2008 Tasmania’s Blue Hills brand begins selling Manuka honey internationally.

2010 Australian Government commissioned a project to investigate existing and prospective honey markets, referring to Manuka throughout the report.

2014 Taverners Tasmanian Organic Manuka Honey is promoted in export markets.

2015 Capilano purchased Kirks Bees Honey Pty Ltd, which was the largest Australian Manuka honey beekeeping enterprise and the largest supplier of raw Australian Manuka honey to Capilano. Capilano renamed this business as a wholly owned subsidiary, Capilano Apiaries Pty Ltd. On 17 May 2016, Medibee Apiaries Pty Ltd (ACN 612 455 991) was established. Medibee Apiaries Pty Ltd is a 50/50 joint venture business between Capilano Honey Limited and Comvita Holdings Pty Ltd (ACN 125 905 964). In July 2016, Capilano sold Capilano Apiaries Pty Ltd to Medibee Apiaries Pty Ltd. This Joint venture arrangement for Australian Manuka honey is still operational.

2016 ABC TV show Landline does a special report on Australian Manuka honey production. 

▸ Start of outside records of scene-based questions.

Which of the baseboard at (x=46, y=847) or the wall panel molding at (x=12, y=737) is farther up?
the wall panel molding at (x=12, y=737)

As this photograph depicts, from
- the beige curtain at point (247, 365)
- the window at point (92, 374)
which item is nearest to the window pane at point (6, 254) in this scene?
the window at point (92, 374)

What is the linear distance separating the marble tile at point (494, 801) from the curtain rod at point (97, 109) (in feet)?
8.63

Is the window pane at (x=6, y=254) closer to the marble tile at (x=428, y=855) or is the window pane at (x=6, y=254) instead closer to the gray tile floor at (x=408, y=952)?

2016 Food Standards Agency (FSA) (UK) undertook a study to understand consumer perceptions of honey, in the findings the FSA described Manuka honey to study participant as ‘a honey sourced mainly from Australia or New Zealand. Manuka honey differs from other honey as it is made only from the nectar of the Manuka tree…’

2017 Comvita (NZ) AGM Investor Presentation 2017, referring to Australian Manuka honey as part of their investment in Medibee.

2019 On 19 March 2019, Capilano's parent company changed its structure to a proprietary company. It is now known as Hive + Wellness Australia Pty Ltd. Capilano branded Manuka is the number 1 seller of Manuka honey, and it is all 100% Australian.